== EXTRACT TO READ ==
7: Recommender Systems Flashcards
What is a recommender system ?
A system which attempts to recommend information items likely to be of interest to the users.
Eg movies, TV, music, books, news, jokes, by Netflix or Amazon.
What are the two ways to collect data from users ?
Explicit:
- Ask a user to rate an item
- Ask a user to create a (wish) list
Implicit:
- Keep a record of the items a user searches/views/purchases
- Analyse the user’s social network to discover likes and dislikes
What other data can be used ?
- Domain-based knowledge (category)
- Patterns and relations
- Higher level context
Types recommendation algorithms ?
- Popularity-based
- Demographic based
- Content based
What is item co-occurrence ?
‘People who like this also like …’
- For each pair of items, count how often they are bought together (slow, but offline)
- For each item that is being purchased, rank the other items by their co-occurrence counts.
- Recommend the items from the top pairs that were bought together in the past.
Content-based recommendation ?
Offers similar products with similar features, eg another computer with higher RAM and it costs about the same.
===
■ CHALLENGE 1
According to the recommender systems flashcards, what are the two ways to collect data from users?
■ CHALLENGE 2
Carry on with the recommender systems flashcards from the point where they stop.
== RAW DATA ==
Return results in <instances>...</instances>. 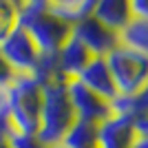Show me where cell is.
<instances>
[{
    "label": "cell",
    "instance_id": "11",
    "mask_svg": "<svg viewBox=\"0 0 148 148\" xmlns=\"http://www.w3.org/2000/svg\"><path fill=\"white\" fill-rule=\"evenodd\" d=\"M93 18H97L104 27L119 33L133 18L130 0H95Z\"/></svg>",
    "mask_w": 148,
    "mask_h": 148
},
{
    "label": "cell",
    "instance_id": "6",
    "mask_svg": "<svg viewBox=\"0 0 148 148\" xmlns=\"http://www.w3.org/2000/svg\"><path fill=\"white\" fill-rule=\"evenodd\" d=\"M66 93L71 99V106L75 111V117L84 119V122H93V124H102L106 117L113 115L111 102L102 99L99 95L86 88L82 82L77 80H69L66 82Z\"/></svg>",
    "mask_w": 148,
    "mask_h": 148
},
{
    "label": "cell",
    "instance_id": "5",
    "mask_svg": "<svg viewBox=\"0 0 148 148\" xmlns=\"http://www.w3.org/2000/svg\"><path fill=\"white\" fill-rule=\"evenodd\" d=\"M0 53L5 56L7 64L13 69L16 75H29L40 58V51L29 38V33L25 29H20L18 25L0 42Z\"/></svg>",
    "mask_w": 148,
    "mask_h": 148
},
{
    "label": "cell",
    "instance_id": "13",
    "mask_svg": "<svg viewBox=\"0 0 148 148\" xmlns=\"http://www.w3.org/2000/svg\"><path fill=\"white\" fill-rule=\"evenodd\" d=\"M119 44L130 51H137L142 56L148 58V18H139L133 16L130 22L117 33Z\"/></svg>",
    "mask_w": 148,
    "mask_h": 148
},
{
    "label": "cell",
    "instance_id": "15",
    "mask_svg": "<svg viewBox=\"0 0 148 148\" xmlns=\"http://www.w3.org/2000/svg\"><path fill=\"white\" fill-rule=\"evenodd\" d=\"M16 25H18V2L0 0V42L16 29Z\"/></svg>",
    "mask_w": 148,
    "mask_h": 148
},
{
    "label": "cell",
    "instance_id": "18",
    "mask_svg": "<svg viewBox=\"0 0 148 148\" xmlns=\"http://www.w3.org/2000/svg\"><path fill=\"white\" fill-rule=\"evenodd\" d=\"M130 9H133V16L148 18V0H130Z\"/></svg>",
    "mask_w": 148,
    "mask_h": 148
},
{
    "label": "cell",
    "instance_id": "7",
    "mask_svg": "<svg viewBox=\"0 0 148 148\" xmlns=\"http://www.w3.org/2000/svg\"><path fill=\"white\" fill-rule=\"evenodd\" d=\"M71 33L86 47L93 58H106L119 44V36L115 31H111L108 27H104L97 18H93V13L88 18L80 20L71 29Z\"/></svg>",
    "mask_w": 148,
    "mask_h": 148
},
{
    "label": "cell",
    "instance_id": "8",
    "mask_svg": "<svg viewBox=\"0 0 148 148\" xmlns=\"http://www.w3.org/2000/svg\"><path fill=\"white\" fill-rule=\"evenodd\" d=\"M137 139L135 119L113 113L97 124V148H133Z\"/></svg>",
    "mask_w": 148,
    "mask_h": 148
},
{
    "label": "cell",
    "instance_id": "1",
    "mask_svg": "<svg viewBox=\"0 0 148 148\" xmlns=\"http://www.w3.org/2000/svg\"><path fill=\"white\" fill-rule=\"evenodd\" d=\"M18 27L29 33L40 53H58L71 36V27L51 13L49 0H20Z\"/></svg>",
    "mask_w": 148,
    "mask_h": 148
},
{
    "label": "cell",
    "instance_id": "2",
    "mask_svg": "<svg viewBox=\"0 0 148 148\" xmlns=\"http://www.w3.org/2000/svg\"><path fill=\"white\" fill-rule=\"evenodd\" d=\"M75 111L71 106L64 84H51L42 88V111H40V126H38V139L47 148L60 146L69 128L75 124Z\"/></svg>",
    "mask_w": 148,
    "mask_h": 148
},
{
    "label": "cell",
    "instance_id": "17",
    "mask_svg": "<svg viewBox=\"0 0 148 148\" xmlns=\"http://www.w3.org/2000/svg\"><path fill=\"white\" fill-rule=\"evenodd\" d=\"M13 77H16V73H13V69L7 64V60H5V56L0 53V88H5V86H9L13 82Z\"/></svg>",
    "mask_w": 148,
    "mask_h": 148
},
{
    "label": "cell",
    "instance_id": "14",
    "mask_svg": "<svg viewBox=\"0 0 148 148\" xmlns=\"http://www.w3.org/2000/svg\"><path fill=\"white\" fill-rule=\"evenodd\" d=\"M58 148H97V124L75 119Z\"/></svg>",
    "mask_w": 148,
    "mask_h": 148
},
{
    "label": "cell",
    "instance_id": "10",
    "mask_svg": "<svg viewBox=\"0 0 148 148\" xmlns=\"http://www.w3.org/2000/svg\"><path fill=\"white\" fill-rule=\"evenodd\" d=\"M56 56H58V66H60V71H62V75H64L66 82L75 80V77L84 71V66L93 60V56L88 53V49L73 36V33L69 36V40L60 47V51H58Z\"/></svg>",
    "mask_w": 148,
    "mask_h": 148
},
{
    "label": "cell",
    "instance_id": "19",
    "mask_svg": "<svg viewBox=\"0 0 148 148\" xmlns=\"http://www.w3.org/2000/svg\"><path fill=\"white\" fill-rule=\"evenodd\" d=\"M0 148H11V144H9V139H7L5 133H0Z\"/></svg>",
    "mask_w": 148,
    "mask_h": 148
},
{
    "label": "cell",
    "instance_id": "12",
    "mask_svg": "<svg viewBox=\"0 0 148 148\" xmlns=\"http://www.w3.org/2000/svg\"><path fill=\"white\" fill-rule=\"evenodd\" d=\"M93 7H95V0H49L51 13L58 16L62 22H66L71 29L80 20L91 16Z\"/></svg>",
    "mask_w": 148,
    "mask_h": 148
},
{
    "label": "cell",
    "instance_id": "16",
    "mask_svg": "<svg viewBox=\"0 0 148 148\" xmlns=\"http://www.w3.org/2000/svg\"><path fill=\"white\" fill-rule=\"evenodd\" d=\"M7 139H9V144H11V148H47L40 139H38V135H29V133H20V130H9V133H5Z\"/></svg>",
    "mask_w": 148,
    "mask_h": 148
},
{
    "label": "cell",
    "instance_id": "4",
    "mask_svg": "<svg viewBox=\"0 0 148 148\" xmlns=\"http://www.w3.org/2000/svg\"><path fill=\"white\" fill-rule=\"evenodd\" d=\"M104 60L113 75L117 95L135 97L148 86V58L146 56L117 44Z\"/></svg>",
    "mask_w": 148,
    "mask_h": 148
},
{
    "label": "cell",
    "instance_id": "3",
    "mask_svg": "<svg viewBox=\"0 0 148 148\" xmlns=\"http://www.w3.org/2000/svg\"><path fill=\"white\" fill-rule=\"evenodd\" d=\"M7 106L13 130L38 135L42 111V86L31 75L13 77V82L7 86Z\"/></svg>",
    "mask_w": 148,
    "mask_h": 148
},
{
    "label": "cell",
    "instance_id": "9",
    "mask_svg": "<svg viewBox=\"0 0 148 148\" xmlns=\"http://www.w3.org/2000/svg\"><path fill=\"white\" fill-rule=\"evenodd\" d=\"M75 80L82 82L86 88H91L95 95H99L102 99L111 102V104L117 99V88H115L113 75L108 71V64H106L104 58H93Z\"/></svg>",
    "mask_w": 148,
    "mask_h": 148
},
{
    "label": "cell",
    "instance_id": "20",
    "mask_svg": "<svg viewBox=\"0 0 148 148\" xmlns=\"http://www.w3.org/2000/svg\"><path fill=\"white\" fill-rule=\"evenodd\" d=\"M56 148H58V146H56Z\"/></svg>",
    "mask_w": 148,
    "mask_h": 148
}]
</instances>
===
■ FINAL RESULT 1
Explicitly and implicitly.

■ FINAL RESULT 2
- Hard to guess which features are important for particular user
- Hard to compare different product features in different product domains
Collaborative Filtering ?
- Used for spam control
Eg is an email address is blacklisted by one user, future messages can be blocked for all users.
Give 2 types of CF ?
- User-based CF: find the most similar users and calculate their average rating for the new item
- Item-based CF: find the most similar items and calculate their current user’s average ratings.
What are the advantages and disadvantages with CF ?
- Pros: simplicity, bc no content analysis is necessary
- Cons:
- Sparsity (not enough data)
- Cold-start (no past similar purchases)
- Users may get recommendations for low quality products bought by friends
What factors should be taken into account for designing recommendation systems ?
- Explanations
- Minimum nonsense recommendations
- Privacy
- Spam recommender
- No vandalism/offensive/explicit content
What data to collect and how ?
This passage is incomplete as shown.